◆ **Quelle**
====================

OGH 9ObA199/87

OGH9ObA199/8713.1.1988

Der Oberste Gerichtshof hat als Revisionsgericht in Arbeits- und Sozialrechtssachen durch den Senatspräsidenten des Obersten Gerichtshofes Hon.Prof. Dr. Kuderna als Vorsitzenden und durch die Hofräte des Obersten Gerichtshofes Dr. Gamerith und Dr. Maier, sowie die fachkundigen Laienrichter Dr. Pipin Henzl und Dr. Bernhard Schwarz als weitere Richter in der Arbeitsrechtssache der klagenden Partei Waltraud O***, Wien 3, Rennweg 65/17, vertreten durch Dr. Gunther Gahleithner, Rechtsanwalt in Wien, wider die beklagte Partei Herbert A*** Gesellschaft mbH, Wien 10, Neilreichgasse 32, vertreten durch Dr. Dieter Böhmdorfer und Dr. Wolfgang Themmer, Rechtsanwälte in Wien, wegen S 49.177,60 brutto sA (Revisionsstreitwert S 42.143,45 brutto sA) infolge Revision der beklagten Partei gegen das Teilurteil des Oberlandesgerichtes Wien als Berufungsgerichtes in Arbeits- und Sozialrechtssachen vom 27. April 1987, GZ 34 Ra 7/87-13, womit infolge Berufung der beklagten Partei das Urteil des Arbeitsgerichtes Wien vom 28. Oktober 1986, GZ 1 Cr 2084/86-8, teilweise bestätigt wurde, in nichtöffentlicher Sitzung zu Recht erkannt:

 

Spruch:

Der Revision wird nicht Folge gegeben.

Die Entscheidung über die Kosten des Revisionsverfahrens bleibt der Endentscheidung vorbehalten.

Text

Entscheidungsgründe:

Die Klägerin war seit 17.4.1986 bei der Beklagten angestellt. Die Streitteile hatten eine Probezeit von einem Monat vereinbart. Die Klägerin behauptet, die beklagte Partei habe das Dienstverhältnis am 20.5.1986 (mit sofortiger Wirkung) gekündigt, obwohl eine Kündigung nur zum 30.9.1986 hätte erfolgen können. Sie begehrt an Kündigungsentschädigung (einschließlich anteiliger Sonderzahlungen) und Urlaubsabfindung S 49.177,60 brutto sA. Die beklagte Partei beantragte die Abweisung des Klagebegehrens und wendete ein, das Dienstverhältnis sei einvernehmlich zum 16.5.1986 beendet worden. Die Klägerin sei jedoch für den Fall, daß ihr Rechtsstandpunkt zutreffe, daß das Dienstverhältnis noch aufrecht sei, zum unverzüglichen Dienstantritt aufgefordert und, nachdem sie dieser Aufforderung nicht Folge geleistet hatte, entlassen worden.

====================

◆ **Aufgeführte Einträge**
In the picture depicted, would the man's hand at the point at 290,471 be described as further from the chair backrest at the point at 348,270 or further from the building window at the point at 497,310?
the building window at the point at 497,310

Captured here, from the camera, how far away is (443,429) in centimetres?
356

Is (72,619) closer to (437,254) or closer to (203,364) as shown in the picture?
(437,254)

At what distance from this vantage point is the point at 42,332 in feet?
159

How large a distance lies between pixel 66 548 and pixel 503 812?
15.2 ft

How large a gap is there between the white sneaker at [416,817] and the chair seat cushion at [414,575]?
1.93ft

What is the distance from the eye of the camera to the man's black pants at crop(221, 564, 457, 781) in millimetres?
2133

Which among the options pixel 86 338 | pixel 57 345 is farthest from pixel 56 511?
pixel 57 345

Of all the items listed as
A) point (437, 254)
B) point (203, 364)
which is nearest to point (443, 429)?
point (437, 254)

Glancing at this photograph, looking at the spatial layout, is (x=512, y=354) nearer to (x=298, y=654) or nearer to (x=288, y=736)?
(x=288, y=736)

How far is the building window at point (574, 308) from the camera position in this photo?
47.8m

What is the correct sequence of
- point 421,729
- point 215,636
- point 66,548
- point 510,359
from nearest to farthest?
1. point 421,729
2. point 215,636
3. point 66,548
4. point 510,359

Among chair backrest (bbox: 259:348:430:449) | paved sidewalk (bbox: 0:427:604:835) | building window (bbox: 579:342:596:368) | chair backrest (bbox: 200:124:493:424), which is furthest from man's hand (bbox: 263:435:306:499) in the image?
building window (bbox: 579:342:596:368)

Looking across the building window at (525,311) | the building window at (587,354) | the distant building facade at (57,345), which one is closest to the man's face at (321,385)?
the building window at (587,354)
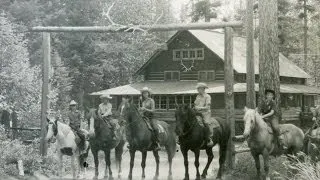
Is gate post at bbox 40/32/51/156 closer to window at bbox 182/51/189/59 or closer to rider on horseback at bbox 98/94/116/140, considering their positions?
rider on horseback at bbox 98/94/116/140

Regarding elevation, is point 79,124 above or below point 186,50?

====================

◆ **Aufgabe**
Zähle alle Richter auf, die laut der Quelle in dieser Sache für den Obersten Gerichtshof entschieden haben, jeweils mit dem angegebenen Titel.

◆ **Ergebnis**
- Hon.Prof. Dr. Kuderna (Senatspräsident, Vorsitzender)
- Dr. Gamerith (Hofrat)
- Dr. Maier (Hofrat)
- Dr. Pipin Henzl (fachkundiger Laienrichter)
- Dr. Bernhard Schwarz (fachkundiger Laienrichter)